Quand la salamandre pourpre reflète l’état de santé d’un milieu naturel

ENVIRONNEMENT. Qu’ont en commun le Canton de Shefford et Saint-Joachim-de-Shefford? Les deux municipalités de la Haute-Yamaska abriteraient des populations de salamandres pourpres. Même si cet amphibien a déjà été observé dans la région, sa survie dans les milieux naturels demeure précaire, estime Symbiose Nature, qui amorce un projet visant le rétablissement de l’espèce d’ici 2030.

Grâce à l’appui de plusieurs partenaires financiers, dont la Fondation pour la biodiversité et la faune du Québec, Symbiose Nature mènera une étude terrain au cours des deux prochaines années dans les deux municipalités. Cette première étape (2026-2028) du projet visera notamment à recenser les populations de salamandres pourpres, à repérer les infrastructures pouvant nuire à leur habitat — comme certains ponceaux — et à élaborer un plan de restauration.

“Dans ce cas-ci, pour cette première phase, on est plus dans l’acquisition de connaissances et la planification à travers la réalisation d’inventaires des salamandres et des pressions sur leurs habitats”, explique Joaquin Riesgo, coordonnateur en conservation stratégique et biodiversité chez Symbiose Nature.

Au terme de cet exercice, un plan sera élaboré afin d’établir une série d’interventions pour restaurer les habitats occupés par les salamandres pourpres. Pour la seconde phase (2028-2030), l’organisme souhaite intervenir sur au moins quatre sites prioritaires incluant notamment des actions de stabilisation des berges, de revégétalisation et d’amélioration de ponceaux.
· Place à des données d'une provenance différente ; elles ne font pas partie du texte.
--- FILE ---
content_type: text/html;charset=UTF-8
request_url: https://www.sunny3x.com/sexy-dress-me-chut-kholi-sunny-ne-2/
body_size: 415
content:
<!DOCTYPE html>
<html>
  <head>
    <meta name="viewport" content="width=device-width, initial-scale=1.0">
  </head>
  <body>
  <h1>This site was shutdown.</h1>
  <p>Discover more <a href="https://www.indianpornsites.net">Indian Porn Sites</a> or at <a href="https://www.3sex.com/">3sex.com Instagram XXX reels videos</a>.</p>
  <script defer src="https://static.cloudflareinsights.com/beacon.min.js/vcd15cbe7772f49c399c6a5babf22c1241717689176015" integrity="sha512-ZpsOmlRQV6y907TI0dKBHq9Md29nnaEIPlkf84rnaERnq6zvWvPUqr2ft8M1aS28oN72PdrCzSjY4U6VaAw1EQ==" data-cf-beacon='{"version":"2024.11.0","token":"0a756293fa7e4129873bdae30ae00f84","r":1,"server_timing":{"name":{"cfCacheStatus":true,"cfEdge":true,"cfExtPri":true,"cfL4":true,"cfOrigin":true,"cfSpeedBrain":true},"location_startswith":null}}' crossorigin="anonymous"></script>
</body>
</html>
Les propriétaires et les acteurs municipaux seront aussi mobilisés tout au long de la démarche grâce à la distribution de cahiers d’information, à des activités de communication ainsi qu’à des ateliers de transfert de connaissances visant à assurer la pérennité des actions entreprises.

Une espèce vulnérable

La présence de ce petit être vivant désigné comme vulnérable au Québec se veut un bon indicateur de l’état de santé des ruisseaux de tête de bassin versant. En raison d’activités humaines, plusieurs habitats prisés par la salamandre pourpre sont malmenés. Et les conséquences sont importantes pour cette espèce qui respire, entre autres, par la peau et qui ne se plait guère dans les endroits secs.

“Si on améliore les habitats de la salamandre pourpre, on améliore par le fait même celui des autres espèces qui vivent dans les mêmes milieux”, mentionne M. Riesgo.

Un écosystème en meilleure santé, favorable aux salamandres, se traduit aussi par un environnement plus sain pour les humains, l’eau étant essentielle à la survie et à la préservation de toutes les espèces.